Part of a data file
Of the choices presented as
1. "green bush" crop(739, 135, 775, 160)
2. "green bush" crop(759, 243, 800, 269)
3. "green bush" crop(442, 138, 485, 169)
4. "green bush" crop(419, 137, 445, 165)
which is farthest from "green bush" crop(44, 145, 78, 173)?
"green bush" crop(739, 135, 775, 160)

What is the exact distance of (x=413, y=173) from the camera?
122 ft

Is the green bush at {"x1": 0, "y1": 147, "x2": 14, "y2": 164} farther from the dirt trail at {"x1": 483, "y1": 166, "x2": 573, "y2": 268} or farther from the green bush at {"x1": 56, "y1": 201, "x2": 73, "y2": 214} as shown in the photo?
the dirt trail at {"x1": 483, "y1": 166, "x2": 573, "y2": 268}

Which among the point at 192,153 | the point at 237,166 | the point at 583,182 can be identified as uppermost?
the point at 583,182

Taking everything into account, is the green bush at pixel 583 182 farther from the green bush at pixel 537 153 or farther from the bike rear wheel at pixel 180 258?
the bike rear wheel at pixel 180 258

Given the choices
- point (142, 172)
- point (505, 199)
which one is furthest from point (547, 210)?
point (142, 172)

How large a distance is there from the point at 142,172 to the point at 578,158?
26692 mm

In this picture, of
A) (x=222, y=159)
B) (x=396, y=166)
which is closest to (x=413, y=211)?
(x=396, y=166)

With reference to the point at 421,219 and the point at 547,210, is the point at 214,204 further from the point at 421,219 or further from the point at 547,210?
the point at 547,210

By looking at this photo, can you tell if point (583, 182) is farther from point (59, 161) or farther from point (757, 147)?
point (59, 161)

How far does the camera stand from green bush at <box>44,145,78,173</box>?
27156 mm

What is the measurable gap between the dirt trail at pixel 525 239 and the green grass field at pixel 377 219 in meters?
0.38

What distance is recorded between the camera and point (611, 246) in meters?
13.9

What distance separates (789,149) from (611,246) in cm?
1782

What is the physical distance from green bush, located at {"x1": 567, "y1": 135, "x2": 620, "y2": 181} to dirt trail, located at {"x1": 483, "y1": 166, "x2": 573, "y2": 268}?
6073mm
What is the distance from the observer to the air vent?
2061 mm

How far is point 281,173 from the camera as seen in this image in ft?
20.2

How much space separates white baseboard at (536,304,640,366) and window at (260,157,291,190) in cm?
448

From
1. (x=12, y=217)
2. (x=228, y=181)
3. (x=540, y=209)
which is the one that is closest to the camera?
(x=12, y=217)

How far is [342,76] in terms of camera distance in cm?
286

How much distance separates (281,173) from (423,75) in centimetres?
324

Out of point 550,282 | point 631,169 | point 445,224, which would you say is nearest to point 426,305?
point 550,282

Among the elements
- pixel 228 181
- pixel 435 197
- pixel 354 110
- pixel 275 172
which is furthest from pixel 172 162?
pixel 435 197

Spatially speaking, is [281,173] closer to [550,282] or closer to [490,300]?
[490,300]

WHAT TO PRODUCE: Set down the entries above again, word for word.

OUTPUT FOR THIS TASK:
Of the choices presented as
1. "green bush" crop(739, 135, 775, 160)
2. "green bush" crop(759, 243, 800, 269)
3. "green bush" crop(442, 138, 485, 169)
4. "green bush" crop(419, 137, 445, 165)
which is farthest from "green bush" crop(44, 145, 78, 173)?
"green bush" crop(739, 135, 775, 160)

What is the exact distance of (x=413, y=173) from the camera?
122 ft

Is the green bush at {"x1": 0, "y1": 147, "x2": 14, "y2": 164} farther from the dirt trail at {"x1": 483, "y1": 166, "x2": 573, "y2": 268} or farther from the green bush at {"x1": 56, "y1": 201, "x2": 73, "y2": 214} as shown in the photo?
the dirt trail at {"x1": 483, "y1": 166, "x2": 573, "y2": 268}

Which among the point at 192,153 | the point at 237,166 | the point at 583,182 can be identified as uppermost?
the point at 583,182

Taking everything into account, is the green bush at pixel 583 182 farther from the green bush at pixel 537 153 or farther from the bike rear wheel at pixel 180 258?
the bike rear wheel at pixel 180 258

Given the choices
- point (142, 172)
- point (505, 199)
which one is furthest from point (547, 210)?
point (142, 172)

How large a distance is there from the point at 142,172 to the point at 578,158?
26692 mm

In this picture, of
A) (x=222, y=159)
B) (x=396, y=166)
which is closest to (x=413, y=211)?
(x=396, y=166)

With reference to the point at 421,219 and the point at 547,210, is the point at 214,204 further from the point at 421,219 or further from the point at 547,210?
the point at 547,210

By looking at this photo, can you tell if point (583, 182) is farther from point (59, 161) or farther from point (757, 147)?
point (59, 161)

How far does the camera stand from green bush at <box>44,145,78,173</box>?
27156 mm

What is the measurable gap between the dirt trail at pixel 525 239 and the green grass field at pixel 377 219 in meters?
0.38

What distance is recorded between the camera and point (611, 246) in meters?
13.9

What distance separates (789,149) from (611,246) in cm?
1782

What is the physical distance from green bush, located at {"x1": 567, "y1": 135, "x2": 620, "y2": 181} to dirt trail, located at {"x1": 483, "y1": 166, "x2": 573, "y2": 268}?
6073mm
What is the distance from the observer to the air vent?
2061 mm

How far is point 281,173 from the camera as seen in this image in ft?
20.2

How much space separates white baseboard at (536,304,640,366) and window at (260,157,291,190) in cm?
448

From
1. (x=12, y=217)
2. (x=228, y=181)
3. (x=540, y=209)
which is the one that is closest to the camera?
(x=12, y=217)

How far is [342,76] in terms of camera distance in cm?
286

How much distance separates (281,173) from (423,75) in centimetres?
324

Out of point 550,282 | point 631,169 | point 445,224, which would you say is nearest to point 426,305?
point 550,282

Among the elements
- pixel 228 181
- pixel 435 197
- pixel 354 110
- pixel 275 172
which is furthest from pixel 172 162?
pixel 435 197

Spatially speaking, is [281,173] closer to [550,282] or closer to [490,300]?
[490,300]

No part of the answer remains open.